## start AVAILABLE RECORDS

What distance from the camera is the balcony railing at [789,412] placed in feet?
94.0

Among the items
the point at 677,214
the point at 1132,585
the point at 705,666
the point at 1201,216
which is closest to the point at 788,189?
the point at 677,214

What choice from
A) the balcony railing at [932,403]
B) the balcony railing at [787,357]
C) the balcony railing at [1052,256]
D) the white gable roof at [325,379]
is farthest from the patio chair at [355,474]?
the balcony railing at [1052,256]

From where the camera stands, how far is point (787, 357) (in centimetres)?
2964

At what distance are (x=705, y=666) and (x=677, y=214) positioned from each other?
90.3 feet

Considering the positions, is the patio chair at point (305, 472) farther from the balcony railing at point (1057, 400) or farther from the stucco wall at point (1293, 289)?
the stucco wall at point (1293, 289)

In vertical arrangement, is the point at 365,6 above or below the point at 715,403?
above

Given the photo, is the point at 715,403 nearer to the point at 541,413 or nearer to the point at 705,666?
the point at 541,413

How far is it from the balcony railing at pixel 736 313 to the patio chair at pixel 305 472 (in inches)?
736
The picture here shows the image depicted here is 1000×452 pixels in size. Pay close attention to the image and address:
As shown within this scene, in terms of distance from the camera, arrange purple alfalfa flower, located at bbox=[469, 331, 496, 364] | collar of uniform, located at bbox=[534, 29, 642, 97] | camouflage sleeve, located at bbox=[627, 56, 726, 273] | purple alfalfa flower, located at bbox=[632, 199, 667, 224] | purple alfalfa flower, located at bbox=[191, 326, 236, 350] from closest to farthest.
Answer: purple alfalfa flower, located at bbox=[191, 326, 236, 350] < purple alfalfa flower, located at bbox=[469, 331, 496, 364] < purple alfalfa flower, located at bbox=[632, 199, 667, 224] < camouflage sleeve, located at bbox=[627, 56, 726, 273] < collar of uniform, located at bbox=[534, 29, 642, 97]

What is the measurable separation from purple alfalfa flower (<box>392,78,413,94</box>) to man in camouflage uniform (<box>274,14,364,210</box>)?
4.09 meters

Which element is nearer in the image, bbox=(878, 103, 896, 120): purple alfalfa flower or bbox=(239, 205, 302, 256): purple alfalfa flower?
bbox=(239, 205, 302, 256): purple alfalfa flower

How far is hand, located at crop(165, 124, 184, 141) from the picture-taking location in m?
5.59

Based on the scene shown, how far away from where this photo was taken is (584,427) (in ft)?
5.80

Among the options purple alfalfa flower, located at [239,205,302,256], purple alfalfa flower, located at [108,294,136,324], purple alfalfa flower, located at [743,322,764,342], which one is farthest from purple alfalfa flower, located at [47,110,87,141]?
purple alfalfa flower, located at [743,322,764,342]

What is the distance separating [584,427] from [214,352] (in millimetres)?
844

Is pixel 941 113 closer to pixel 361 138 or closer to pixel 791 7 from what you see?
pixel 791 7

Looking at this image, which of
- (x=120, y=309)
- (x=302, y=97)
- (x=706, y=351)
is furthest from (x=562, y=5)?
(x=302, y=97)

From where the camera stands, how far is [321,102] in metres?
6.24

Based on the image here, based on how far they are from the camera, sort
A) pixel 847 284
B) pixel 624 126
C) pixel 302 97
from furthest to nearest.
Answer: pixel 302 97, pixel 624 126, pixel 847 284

## end AVAILABLE RECORDS

> [AIM OF THE EXERCISE]:
Starting at the line that contains "Among the options" and ending with the last line of the records, output every line as a numbered list, omitting blank lines.

> [RESULT FOR THIS EXERCISE]:
1. Among the options purple alfalfa flower, located at [239,205,302,256], purple alfalfa flower, located at [108,294,136,324], purple alfalfa flower, located at [743,322,764,342], which one is farthest from purple alfalfa flower, located at [47,110,87,141]?
2. purple alfalfa flower, located at [743,322,764,342]
3. What is the distance separating [584,427] from [214,352] (in millimetres)?
4. 844
5. Is pixel 941 113 closer to pixel 361 138 or closer to pixel 791 7 from what you see?
6. pixel 791 7
7. Looking at this image, which of
8. - (x=120, y=309)
9. - (x=302, y=97)
10. - (x=706, y=351)
11. is furthest from (x=562, y=5)?
12. (x=302, y=97)
13. From where the camera stands, how far is [321,102] in metres?
14. 6.24
15. Based on the image here, based on how far they are from the camera, sort
16. A) pixel 847 284
17. B) pixel 624 126
18. C) pixel 302 97
19. from furthest to nearest.
20. Answer: pixel 302 97, pixel 624 126, pixel 847 284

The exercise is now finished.